This is a demonstration of a very complex issue. Experts in the field disagree on how to interpret differences on an ordinal scale, so do not be discouraged if it takes you a while to catch on. In this demonstration you will explore the relationship between interval and ordinal scales. The demonstration is based on two brands of baked goods. The data on the left side labeled "interval scores" shows the amount of sugar in each of 12 products. There are two columns of data. The column labeled "Brand 1" contains the sugar content of each of 12 brand-one products. The second column ("Brand 2") shows the sugar content of the brand-two products. The amount of sugar is measured on an interval scale.
A rater tastes each of the products and rates them on a 5-point "sweetness" scale. Rating scales are typically ordinal rather than interval.

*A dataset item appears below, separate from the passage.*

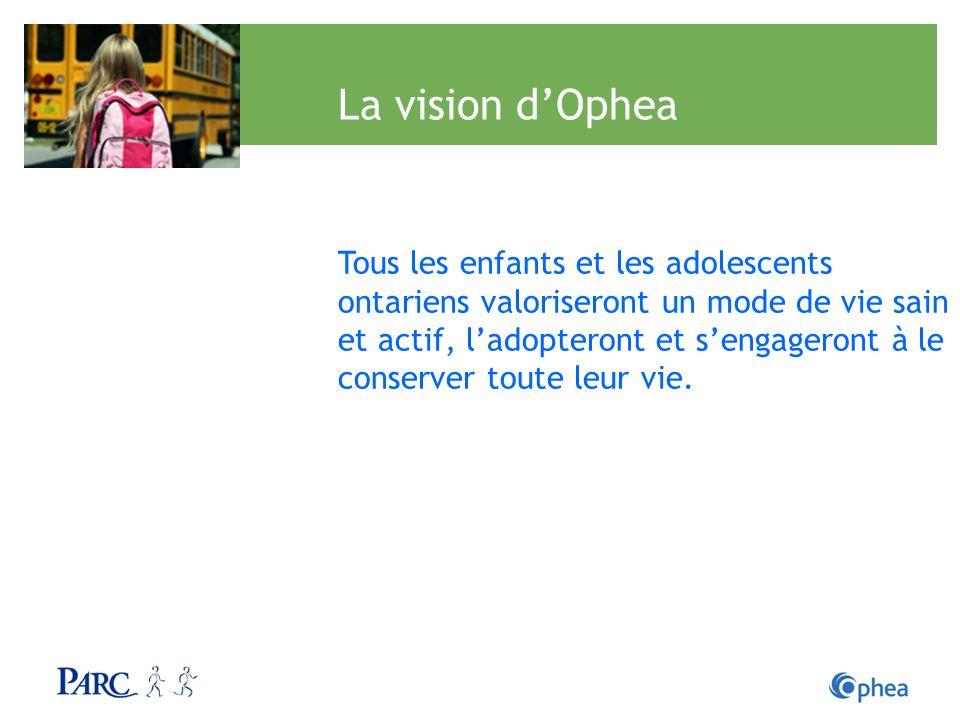 La vision dOphea Tous les enfants et les adolescents ontariens valoriseront un mode de vie sain et actif, ladopteront et sengageront à le conserver to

The first objective of this demonstration is to let you see concretely what it means for a scale to be an ordinal scale. The scale at the bottom shows the "mapping" of sugar content onto the ratings. Sugar content between 37 and 43 is rated as 1, between 43 and 49, 2, etc. Therefore, the difference between a rating of 1 and a rating of 2 represents, on average a "sugar difference" of 6. A difference between a rating of 2 and a rating of 3 also represents, on average a "sugar difference" of 6. Therefore, the orginal ratings displayed are on an interval scale. They are rounded off, but they are on an interval scale. It is likely that real ratings would not be on an interval scale. You can change the cutoff points between ratings by moving the vertical lines with the mouse. As you change these cutoffs, the ratings change automatically. For example, you might see what the ratings would look like if people did not consider something very sweet (rating of 5) unless it was very very sweet.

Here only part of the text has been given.